───── DOCUMENT SEGMENT ─────
Six rounds, 622 strokes, 22 golf balls lost and, sure, I wish I’d played better, more to my best, such as it is. But in the end, there’s one shot that I will always remember from Ireland, in addition to the one that bounced off the car, because truly it wasn’t about the shots, but about the experience.

It came at Lahinch, on the first day, on the par-5 fourth hole, inspired by the Klondyke hole that Old Tom Morris designed in 1894.

The golfer must hit a narrow fairway between two massive, grass-covered sand dunes, then clear another dune, the Klondyke Hill, in a blind shot to the green. My tee shot found the rough on the right-side dune, and my second shot back to the fairway left me 200 yards from the green that was hidden somewhere behind the Klondyke Hill. The white-haired Irishman at the top of the hill — stationed to protect golfers on the 18th fairway that crosses behind it — gave me a rough line.

Not so confident that I didn’t warn the spotter to watch carefully — he immediately retreated a few paces from the logical line of fire, which certainly didn’t guarantee safety — I hit a wonderful three-wood that cleared the hill majestically.
─────
**TASK DESCRIPTION**
Write out the Lahinch golf passage above in full, word for word.
───── LISTED ENTRIES ─────
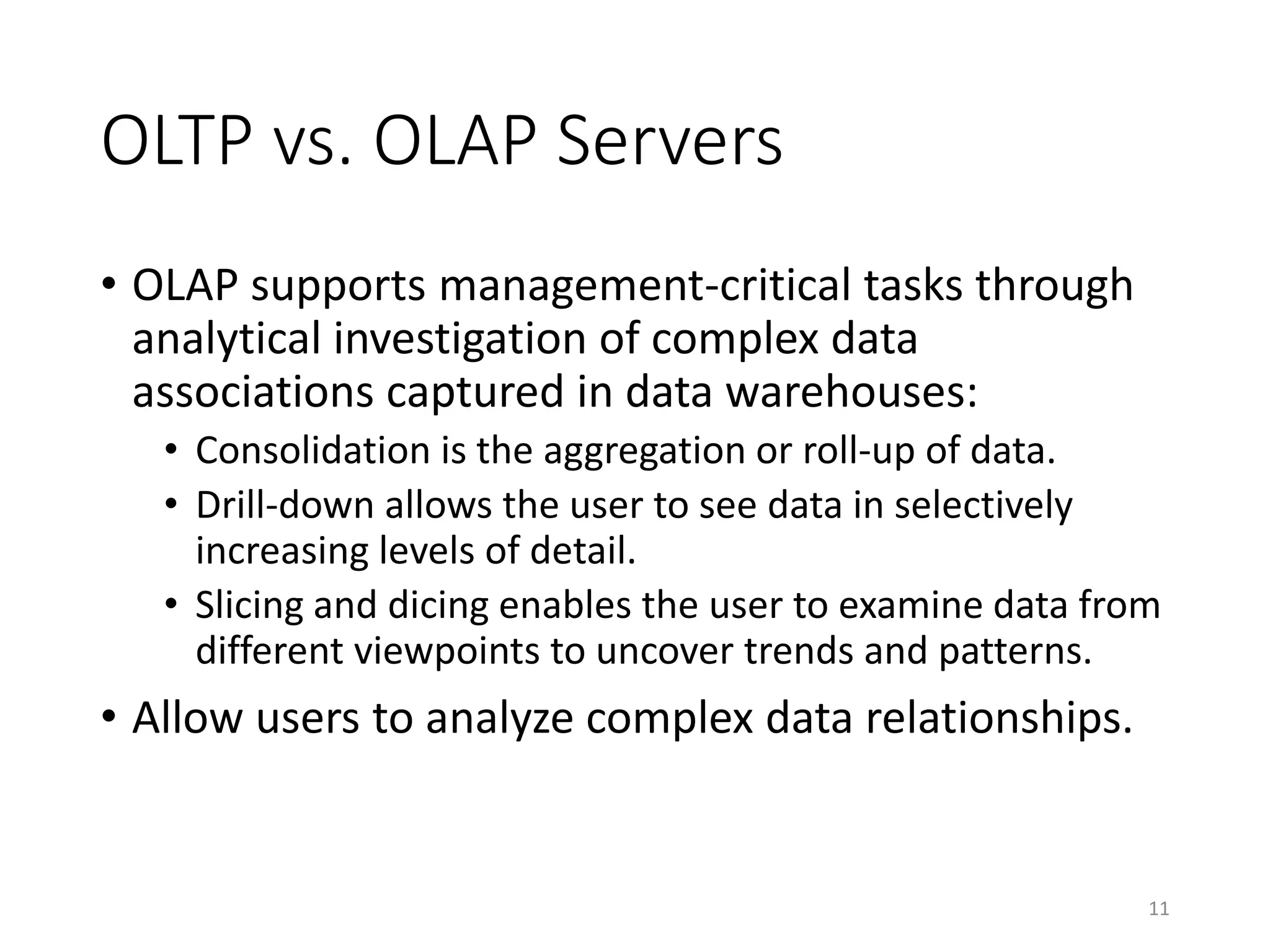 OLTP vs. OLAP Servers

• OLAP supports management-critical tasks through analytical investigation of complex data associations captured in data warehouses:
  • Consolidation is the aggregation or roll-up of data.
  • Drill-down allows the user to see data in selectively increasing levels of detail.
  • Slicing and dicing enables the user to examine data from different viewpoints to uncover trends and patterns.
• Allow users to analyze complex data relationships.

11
─────
**TASK SOLUTION**
Six rounds, 622 strokes, 22 golf balls lost and, sure, I wish I’d played better, more to my best, such as it is. But in the end, there’s one shot that I will always remember from Ireland, in addition to the one that bounced off the car, because truly it wasn’t about the shots, but about the experience.

It came at Lahinch, on the first day, on the par-5 fourth hole, inspired by the Klondyke hole that Old Tom Morris designed in 1894.

The golfer must hit a narrow fairway between two massive, grass-covered sand dunes, then clear another dune, the Klondyke Hill, in a blind shot to the green. My tee shot found the rough on the right-side dune, and my second shot back to the fairway left me 200 yards from the green that was hidden somewhere behind the Klondyke Hill. The white-haired Irishman at the top of the hill — stationed to protect golfers on the 18th fairway that crosses behind it — gave me a rough line.

Not so confident that I didn’t warn the spotter to watch carefully — he immediately retreated a few paces from the logical line of fire, which certainly didn’t guarantee safety — I hit a wonderful three-wood that cleared the hill majestically.